__GIVEN TEXT__
Whoa, I could hardly believe that. Presence? Stuttering? Me? I had never thought about it like this. But Heather’s question made me think about those I have met who truly do believe that stuttering is a gift. (Eric, Russ, Peter, Joe, Greg – hmmm, mostly guys!) They all have  presence. Am I finally ready to believe this about my stuttering?

I began thinking of what “gift” means, and how I have felt when given a gift. To me, a gift has always been something unexpected that has made me happy or feel special. I have always felt partial towards the non-material aspect of gifts – like someone giving the gift of time, or their wisdom, or just giving something of themselves, saying the right things at the right time. Those gifts have always had meaning. defines gift as “a special ability or capacity; natural endowment; talent.” And “something given voluntarily without payment in return; present.” Heather told me that my stuttering enables me to reach people and leave them with something.

That sounds kind of heady! But I have felt really good and special when I talk to people about stuttering and what effect it has had on my life, and how accepting a challenge makes a person stronger. It feels good when I know that I have connected with people. When I am really honest and get emotional, I can feel that connection with others, because sometimes I see the same reaction.

Like when I told my childhood stuttering story to a parents group, and I got choked up at the end. When I glanced up, I saw a couple people with tears in their eyes. Moments like that let me know that maybe “being willing to share my stuttering experience” is the gift that I can give to others.

That still sounds like a cop-out to me. A couple of people have commented or emailed about this blog that some of my honest writing (and sharing) has brought them to tears. Me too. When I write about the real stuff, it moves me to tears, because I know that by sharing part of me, I am touching lives. Some that I’ll never even know.  And that is pretty special.

So, that must be it. Sharing is the gift. The definition says gift is giving something voluntarily, without expecting payment in return.  But I still haven’t answered the question. Is stuttering a gift? Why is that so difficult for me to answer?

I will leave it to you. What do you think? Is stuttering a gift?  I remember CrickettB commented on an earlier post that maybe I am a gift, and stuttering is the wrapping. I knew I wanted to come back to that. Can our differences be the wrapping on the gift of ourselves?

Copyright © 2009

7 Responses to "Is “It” A Gift?"

Cricket was def right when she said that you’re a gift. You truly are!! My life has been affected a lot from knowing you. I find myself needing some “Pam time” more and more often… 😀

Heather has a very good point. You (and the guys you mentioned) all have great presence. You are such wonderful people who manage to engage people when you speak. No matter what the speech is about.

I do think you kinda didn’t answer your own question though, but I get that it’s a hard one to answer. There are a lot of factors involved here in order to actually truly mean what you say. If you’re gonna say that you see stuttering as a gift, you should mean it with your heart.

But, all the great things the fact that you stutter has lead to, might be easier to see as a gift. All the people you’ve met, the great community you’re a part of (all your wonderful “team mates” as Steven would say), all the things you’ve done, the kind of person it has helped shape you into and so on.

__JOB ITEM 1__
In the blog post on whether stuttering is a gift, rewrite the paragraph beginning "That sounds kind of heady!" more briefly, keeping its main facts.
__JOB ITEM 2__
Answer these from the blog post on whether stuttering is a gift:
(a) To what group did the writer tell a childhood stuttering story?
(b) Who commented on an earlier post that the writer may be the gift and stuttering the wrapping?
(c) In the response that agrees with Heather, what does the commenter say the writer and the men mentioned all have?
__JOB ITEM 3__
Return the part of the blog post starting with "Copyright © 2009" and going on through "with your heart.", word for word.

__GIVEN INFORMATION__

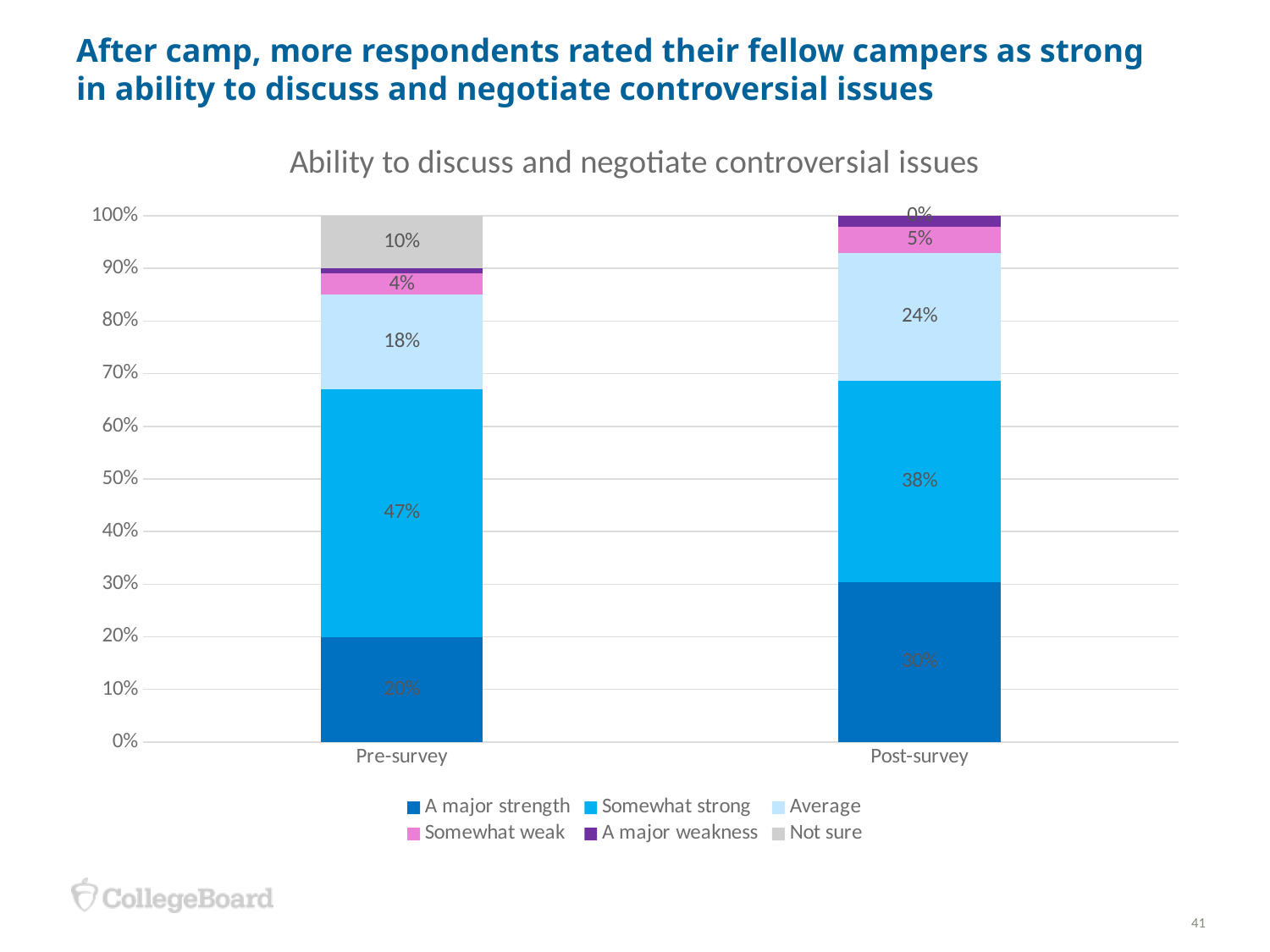
Is the 'Somewhat weak' value for Post-survey greater or less than 10%? less What is the 'Somewhat strong' value for the Pre-survey bar? 47% What type of chart is shown on the slide? stacked bar chart What percentage of Pre-survey respondents rated the ability as 'A major strength'? 20% How many bars (categories) are plotted on the x axis? 2 What is the difference between the 'Somewhat strong' values for Pre-survey (47%) and Post-survey (38%)? 9% What is the 'Average' value for the Post-survey bar? 24% What is the title of the chart? Ability to discuss and negotiate controversial issues What is the 'Not sure' value for the Pre-survey bar? 10% Which bar has the larger 'A major strength' share, Pre-survey or Post-survey? Post-survey What percentage of Post-survey respondents rated the ability as 'A major strength'? 30% How many series does the legend list? 6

__EXERCISE OUTPUT 1__
Talking with people about stuttering, its effect on my life, and how accepting a challenge makes a person stronger makes me feel good and special. Knowing I have connected with people feels good. When I am honest and emotional, I feel that connection, and sometimes I see the same reaction in others.

__EXERCISE OUTPUT 2__
(a) A parents group.
(b) CrickettB.
(c) Great presence.

__EXERCISE OUTPUT 3__
Copyright © 2009

7 Responses to "Is “It” A Gift?"

Cricket was def right when she said that you’re a gift. You truly are!! My life has been affected a lot from knowing you. I find myself needing some “Pam time” more and more often… 😀

Heather has a very good point. You (and the guys you mentioned) all have great presence. You are such wonderful people who manage to engage people when you speak. No matter what the speech is about.

I do think you kinda didn’t answer your own question though, but I get that it’s a hard one to answer. There are a lot of factors involved here in order to actually truly mean what you say. If you’re gonna say that you see stuttering as a gift, you should mean it with your heart.